Annamaria Locascio, PhD
Institution: Stazione Zoologica Anton Dohrn, Department of Biology and Evolution of Marine Organisms (BEOM)
Position: Research investigator
Years in position: 2009 – present
Education: 2017-National Academic Qualification as Associate Professor in Molecular Biology. Since 2002-Research investigator at the Stazione Zoologica Anton Dohrn, Naples, Italy. 1999-2002-Post-doctoral training in the Neurobiology Laboratory, Cajal Institute, CSIC, Madrid, Spain. 1999 PhD in Molecular and Cellular Biology and Pathology, University “Federico II” of Naples.

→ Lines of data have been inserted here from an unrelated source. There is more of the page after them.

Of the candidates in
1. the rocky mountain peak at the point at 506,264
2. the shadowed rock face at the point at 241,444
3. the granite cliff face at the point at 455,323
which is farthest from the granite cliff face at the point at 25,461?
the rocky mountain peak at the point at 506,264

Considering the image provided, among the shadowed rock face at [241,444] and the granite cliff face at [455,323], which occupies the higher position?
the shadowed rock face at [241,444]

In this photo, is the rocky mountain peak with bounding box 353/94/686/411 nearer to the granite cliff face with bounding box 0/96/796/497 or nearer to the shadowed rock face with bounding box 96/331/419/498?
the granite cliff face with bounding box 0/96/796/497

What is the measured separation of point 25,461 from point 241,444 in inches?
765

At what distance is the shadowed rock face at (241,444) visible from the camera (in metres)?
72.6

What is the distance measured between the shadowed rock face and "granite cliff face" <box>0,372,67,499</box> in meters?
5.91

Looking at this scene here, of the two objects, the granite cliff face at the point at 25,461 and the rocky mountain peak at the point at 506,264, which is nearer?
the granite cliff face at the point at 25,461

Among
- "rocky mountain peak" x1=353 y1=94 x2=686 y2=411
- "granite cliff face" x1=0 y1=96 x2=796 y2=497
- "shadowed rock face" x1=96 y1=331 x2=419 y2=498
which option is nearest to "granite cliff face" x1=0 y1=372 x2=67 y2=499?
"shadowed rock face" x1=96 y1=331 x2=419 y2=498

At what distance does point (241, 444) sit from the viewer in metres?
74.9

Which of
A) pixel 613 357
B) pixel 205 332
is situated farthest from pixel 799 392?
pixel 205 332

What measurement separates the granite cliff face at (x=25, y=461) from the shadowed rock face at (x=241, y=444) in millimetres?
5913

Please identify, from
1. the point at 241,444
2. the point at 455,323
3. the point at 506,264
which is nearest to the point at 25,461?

22+ years working with tunicates as models for transgenesis
Howy Jacobs is Professor of Molecular Biology in Tampere University, Finland (since 1996). Educated in Cambridge, Glasgow and Caltech, he has spent most of his career studying mitochondria, including mtDNA transactions, the pathophysiology and molecular mechanisms of mitochondrial disease, and the properties of alternative respiratory chain enzymes. His primary experimental model is Drosophila which he applies to study mitochondrial function and dysfunction. As well as winning a number of research awards, Howy is an active member of EMBO and was Chief Editor of EMBO Reports (2009-2014). He has undertaken numerous other tasks in scientific publication, conferencing and public communication.
Professor Ignacio Anegon
Ignacio Anegon, M.D., is founder and Director of the facility Transgenesis Rats ImmunoPhenomics (TRIP) as well as co-coordinator of Team 2 at INSERM 1064-Center for Research in Transplantation and Immunology (CRTI) in Nantes, France. He was Director of INSERM-CRTI (2009-2019). His research areas are the use of genetic engineering techniques to genome edit cells and animals as well as immune tolerance (dendritic cells, CD8+ Tregs). He has published more than 275 manuscripts. He was Editor-in-Chief of Current Gene Therapy, one of the Deputy Editors of Transplantation and is member of the Editorial Board of Transgenic Research.
Professor Martin Bergo
My group’s focus is on the biochemical and medical importance of the five enzymes that post-translationally modify CAAX proteins (e.g., K-RAS, RAC1, and prelamin A) which are involved in the pathogenesis of common and rare diseases such as cancer, inflammation, and progeria. Over the past 17 years, we have defined the role of the five enzymes; studied how their activities influence disease development; and evaluated their suitability as therapeutic targets. This work also led us into new and unexpected areas including our group’s current main focus: analyzing the role of free radicals and antioxidants in cancer progression and metastasis.
Professor Ruth Palmer
The Palmer lab aims to increase our knowledge of the signal transduction pathways regulated by ALK and their significance for tumour development in vivo. To do this we focus primarily ALK driven models in Drosophila as well as mouse. Investigation of ALK signalling requires study of the ligand-mediated activation of the vertebrate ALK receptors. We and others have identified and characterised small secreted ALKAL ligands which potently activate ALK signaling. Our latest efforts in investigating ALK-driven signaling events through use of phosphor/proteomics and proximity labelling, together with the implications of our findings in ALK-driven tumorigenesis, will be presented.